Had he thrown in the S-word, Archbold could’ve also been pondering the latest albums (listed in ascending order of quality and socially redeeming value) by Taylor Swift, Justin Timberlake, MGMT, the Divine Comedy, and Belle and Sebastian.
For some time now, musicians have used profanity the way that they use tattoos—to declare themselves hip. Instead, they declare themselves ignorant about the way language functions irrespective of one’s intent. “Generally,” the poet Lawrence Ferlinghetti told an interviewer in 2015, “dirty words divert the attention from what you’re trying to get across.”

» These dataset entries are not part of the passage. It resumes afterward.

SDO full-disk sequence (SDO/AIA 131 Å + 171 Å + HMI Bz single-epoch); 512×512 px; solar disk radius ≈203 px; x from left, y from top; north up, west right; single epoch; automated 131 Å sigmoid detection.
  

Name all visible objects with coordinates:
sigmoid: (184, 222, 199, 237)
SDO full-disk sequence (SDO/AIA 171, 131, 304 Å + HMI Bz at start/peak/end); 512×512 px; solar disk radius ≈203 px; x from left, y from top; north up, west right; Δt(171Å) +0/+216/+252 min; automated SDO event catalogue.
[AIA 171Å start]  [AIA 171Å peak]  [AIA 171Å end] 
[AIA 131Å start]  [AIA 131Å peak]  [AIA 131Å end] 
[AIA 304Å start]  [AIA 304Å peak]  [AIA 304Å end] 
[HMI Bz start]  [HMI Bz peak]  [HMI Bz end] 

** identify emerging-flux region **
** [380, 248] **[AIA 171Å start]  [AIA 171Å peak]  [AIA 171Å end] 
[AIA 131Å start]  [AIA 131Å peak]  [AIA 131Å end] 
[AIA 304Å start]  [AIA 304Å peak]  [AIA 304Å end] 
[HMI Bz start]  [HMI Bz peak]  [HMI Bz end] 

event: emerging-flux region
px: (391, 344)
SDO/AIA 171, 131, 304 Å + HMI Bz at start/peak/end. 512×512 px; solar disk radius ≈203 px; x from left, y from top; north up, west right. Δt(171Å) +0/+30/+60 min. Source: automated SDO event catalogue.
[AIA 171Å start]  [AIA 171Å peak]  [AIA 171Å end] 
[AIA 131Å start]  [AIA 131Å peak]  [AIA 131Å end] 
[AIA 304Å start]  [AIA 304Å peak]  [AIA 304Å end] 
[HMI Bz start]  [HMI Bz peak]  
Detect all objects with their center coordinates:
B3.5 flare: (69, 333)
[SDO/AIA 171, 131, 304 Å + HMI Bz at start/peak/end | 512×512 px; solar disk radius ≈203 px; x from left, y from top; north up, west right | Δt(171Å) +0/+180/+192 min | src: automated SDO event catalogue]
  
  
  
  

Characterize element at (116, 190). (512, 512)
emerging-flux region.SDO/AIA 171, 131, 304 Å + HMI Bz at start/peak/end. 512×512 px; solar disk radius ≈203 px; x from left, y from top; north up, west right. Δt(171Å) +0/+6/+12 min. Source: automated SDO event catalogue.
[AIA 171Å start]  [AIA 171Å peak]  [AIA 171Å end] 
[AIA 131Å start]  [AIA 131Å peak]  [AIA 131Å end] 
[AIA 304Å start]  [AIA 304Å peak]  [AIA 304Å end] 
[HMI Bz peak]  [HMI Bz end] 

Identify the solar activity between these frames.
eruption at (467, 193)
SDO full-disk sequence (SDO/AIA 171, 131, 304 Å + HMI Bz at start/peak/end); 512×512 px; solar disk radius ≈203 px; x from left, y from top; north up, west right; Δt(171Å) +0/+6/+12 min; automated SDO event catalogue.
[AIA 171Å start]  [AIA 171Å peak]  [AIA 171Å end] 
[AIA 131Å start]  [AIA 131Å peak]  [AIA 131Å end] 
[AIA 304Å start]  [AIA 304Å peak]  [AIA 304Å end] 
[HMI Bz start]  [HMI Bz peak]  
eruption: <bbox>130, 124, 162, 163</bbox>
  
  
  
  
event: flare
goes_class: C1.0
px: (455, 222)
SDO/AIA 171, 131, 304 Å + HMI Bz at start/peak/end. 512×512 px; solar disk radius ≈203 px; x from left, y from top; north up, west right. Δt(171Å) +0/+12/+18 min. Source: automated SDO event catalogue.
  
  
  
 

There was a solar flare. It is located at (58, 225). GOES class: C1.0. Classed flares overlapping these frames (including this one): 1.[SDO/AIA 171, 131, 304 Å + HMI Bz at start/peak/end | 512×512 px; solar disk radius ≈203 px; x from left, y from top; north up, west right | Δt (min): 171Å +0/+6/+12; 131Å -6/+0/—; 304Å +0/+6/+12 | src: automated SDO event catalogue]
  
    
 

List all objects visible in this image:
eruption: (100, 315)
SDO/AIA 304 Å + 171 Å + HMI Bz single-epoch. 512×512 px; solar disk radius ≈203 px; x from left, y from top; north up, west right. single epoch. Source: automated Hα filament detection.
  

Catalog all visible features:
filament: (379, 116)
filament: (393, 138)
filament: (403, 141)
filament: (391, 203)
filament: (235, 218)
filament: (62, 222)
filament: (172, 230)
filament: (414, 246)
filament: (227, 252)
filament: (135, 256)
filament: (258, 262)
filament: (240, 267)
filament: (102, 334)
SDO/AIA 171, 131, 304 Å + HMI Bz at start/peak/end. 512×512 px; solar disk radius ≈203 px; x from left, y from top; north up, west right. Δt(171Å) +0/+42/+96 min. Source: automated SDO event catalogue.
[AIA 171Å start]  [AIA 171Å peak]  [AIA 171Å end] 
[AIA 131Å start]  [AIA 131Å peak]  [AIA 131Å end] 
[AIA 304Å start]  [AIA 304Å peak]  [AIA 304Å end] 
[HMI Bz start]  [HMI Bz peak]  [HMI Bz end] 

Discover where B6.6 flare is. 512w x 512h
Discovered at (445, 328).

Ferlinghetti, the éminence grise of the Beats, was explaining why only one of his many poems contains profanity. But he was also reiterating an increasingly neglected truth: that the correspondence of words with reality gives them objective qualities, and that one objective quality of “dirty words” is their tendency to suck the air out of a room.
That tendency looms especially large in a “room” as claustrophobic as the one currently inhabited by Taylor Swift. The unrelenting electronics (AutoTune included) of her new album Reputation (Big Machine) close in upon her modest melodies like the trash-compactor walls in Star Wars until there’s little left but a treacly trickle. When she drops the S-bomb in “I Did Something Bad,” there’s simply nowhere to run.
Swift’s obliviousness to the finer points of linguistic expression dovetails with other naïve and/or arrogant statements she has made about writing lyrics. “I wouldn’t be a singer if I weren’t a songwriter,” she told Billboard in 2014. “I have no interest in singing someone else’s words.” Feminists used to talk about only wanting a room of their own. Swift only wants a room of her own making. To anyone so imprisoned, occasional profanities are understandably no big deal.
By comparison, Justin Timberlake’s Man of the Woods (RCA) feels expansive. The former teen idol sings to, about, and with his wife (the actress Jessica Biel) and toddler son. He varies his electro-pop palette with soft, acoustic numbers and homages to both brown- and blue-eyed soul. He even mentions church as a place to kneel and search one’s soul.
In short, Timberlake comes off so good-natured that the profanities besmirching “Midnight Summer Jam,” “Supplies,” and “Montana” feel like shibboleths cynically inserted to provide him with commercial cover in a time of diminishing sales.
MGMT’s electro-pop Little Dark Age (Columbia), the Divine Comedy’s live chamber-pop Loose Canon (Divine Comedy), and Belle and Sebastian’s studio chamber-pop How to Solve Our Human Problems (Matador) come off good-natured too. So it’s a shame that they don’t adhere to Ferlinghetti’s wisdom either. Much of what they’re trying to get across really does deserve undivided attention.
In “TSLAMP,” for instance, MGMT lampoons cell-phone zombies. In “Generation Sex,” the Divine Comedy’s Neil Hannon refurbishes a Lewinsky-era satire for the #MeToo era. In “Show Me the Sun,” Belle and Sebastian’s Stuart Murdoch drinks deeply from the story of Lazarus and the rich man found in Luke 16. To be fair, Loose Canon and How to Solve Our Human Problems include only one F-word apiece and are therefore cleaner than the majority of films made during the last 40 years.
But not that long ago most good pop albums included no profanity at all. And none of the few that did were ever better as a result.